L’oeil du cartographe par Dario Ingiusto
Faut-il toujours représenter des données en carte ?
Dans le monde numérique, un océan de données est disponible, et le mouvement « open data » (rendre accessibles et gratuites sur Internet certaines bases de données auparavant confidentielles et/ou payantes) libère la créativité. Pour un média, il s’agit d’un moyen privilégié de traduire visuellement des analyses en informations pour les lecteurs. Les modes de représentations incluent naturellement les cartes. Or la cartographie thématique, après un « âge d’or » où le mot « atlas » était synonyme de bonnes ventes en librairies, semble en perte de vitesse.
Les critiques à l’égard des cartes ne sont pas nouvelles, et les professionnels savent qu’une carte n’est pas toujours le meilleur moyen de représentation graphique pour un phénomène socio-économique. Toujours est-il que la carte reste un document fascinant qui attire ; visuellement, elle « accroche » le lecteur. Pour de nombreuses rédactions, elle est une valeur sûre, la carte pouvant « habiller » un article, quitte à parfois faire l’impasse sur les règles de sémiologie graphique. Pourtant, elle n’est pas toujours efficace ou nécessaire.

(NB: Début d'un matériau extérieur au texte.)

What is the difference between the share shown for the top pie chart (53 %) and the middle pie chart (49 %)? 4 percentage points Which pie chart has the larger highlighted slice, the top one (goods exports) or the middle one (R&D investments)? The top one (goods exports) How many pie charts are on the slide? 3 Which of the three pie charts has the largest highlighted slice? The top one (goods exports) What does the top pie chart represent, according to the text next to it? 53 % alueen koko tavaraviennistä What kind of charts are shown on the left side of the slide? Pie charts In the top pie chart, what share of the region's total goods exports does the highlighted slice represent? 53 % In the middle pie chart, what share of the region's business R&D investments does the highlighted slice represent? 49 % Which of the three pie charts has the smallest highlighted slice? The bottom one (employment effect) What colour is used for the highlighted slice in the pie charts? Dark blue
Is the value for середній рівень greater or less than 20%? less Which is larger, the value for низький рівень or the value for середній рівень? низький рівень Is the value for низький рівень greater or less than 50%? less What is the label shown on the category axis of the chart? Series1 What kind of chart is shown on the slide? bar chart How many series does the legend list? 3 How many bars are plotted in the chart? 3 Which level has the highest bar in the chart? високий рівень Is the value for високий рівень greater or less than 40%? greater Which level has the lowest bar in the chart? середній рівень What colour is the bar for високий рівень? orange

LA VISION CHOROPLÈTHE, CE FAUX AMI
Parmi les représentations les plus vilipendées, on trouve celles dites choroplèthes. Ces cartes, montrant un territoire coloré en fonction de la donnée, sont utiles lorsqu’elles révèlent une dynamique régionale ou lorsqu’elles sont dessinées avec un niveau de détail important, à l’échelle des communes par exemple. Mais elles écrasent les différences entre les territoires, comme la population. Par exemple, sur des planisphères, il est ainsi difficile de distinguer la couleur d’un petit pays mais bien plus peuplé que le Canada (que l’on remarque bien). Donald Trump est adepte des choroplèthes, lui rappelant sa victoire lors de l’élection présidentielle des États-Unis de 2016 : sur la carte 1, traduisant les résultats du vote et reprise à l’époque dans de nombreux médias américains, la grande majorité des comtés sont rouges, soit acquis aux républicains, mais cela ne tient pas compte de la population… En le faisant, avec par exemple un cartogramme, le résultat est sensiblement différent et plus proche de la réalité (cf. carte 2). Les cartes choroplèthes sont toujours utilisées pour leur rapidité d’exécution et leur facilité de compréhension par le public. Néanmoins, une fois le lectorat habitué à ces représentations, on peut tenter de l’accompagner vers des cartographies plus abstraites, comme ce
cartogramme dit de Dorling sur l’élection présidentielle française de 2017 (cf. carte 3). Les cercles sont proportionnels au nombre de votes pour chaque candidat, révélant une dynamique plus fiable des résultats.
DE L’INTÉRÊT DU GRAPHIQUE
Ne pas céder à la tentation d’une carte « accrocheuse » mais peu adaptée est un défi. Si les données ne sont pas liées à un territoire géographique, réaliser un graphique peut être plus pertinent. Les technologies facilitent la réalisation de « data visualisations » complexes, comme les diagrammes proportionnels ou treemap (cf. document 4), les diagrammes de flux (cf. document 5), les « cartes de fréquentation » ou heatmap (cf. document 6)…, variant ainsi les types de graphiques qui animent une page. Une ancienne et noble règle du Bauhaus répétait que « Less is more » : il faut reconnaître que visuellement, pour concentrer l’attention du lecteur sur la vraie signification des données, une carte peut parfois perturber. Certains éléments cartographiques (les côtes, par exemple) éloignent du coeur du sujet. Il s’agit donc de faire preuve de synthèse, même si l’envie de tout représenter est un réflexe de tout cartographe en herbe. Pour la presse écrite ou numérique, il y a un cas dans lequel réaliser une carte reste l’option à privilégier : l’environnement (cf. carte 7). En cette époque de changements climatiques, les cartes sur l’exploitation des sols, sur la fonte de la banquise ou sur la déforestation ont souvent une capacité informative et expressive plus importante, et leur usage ne saurait être qu’encouragé.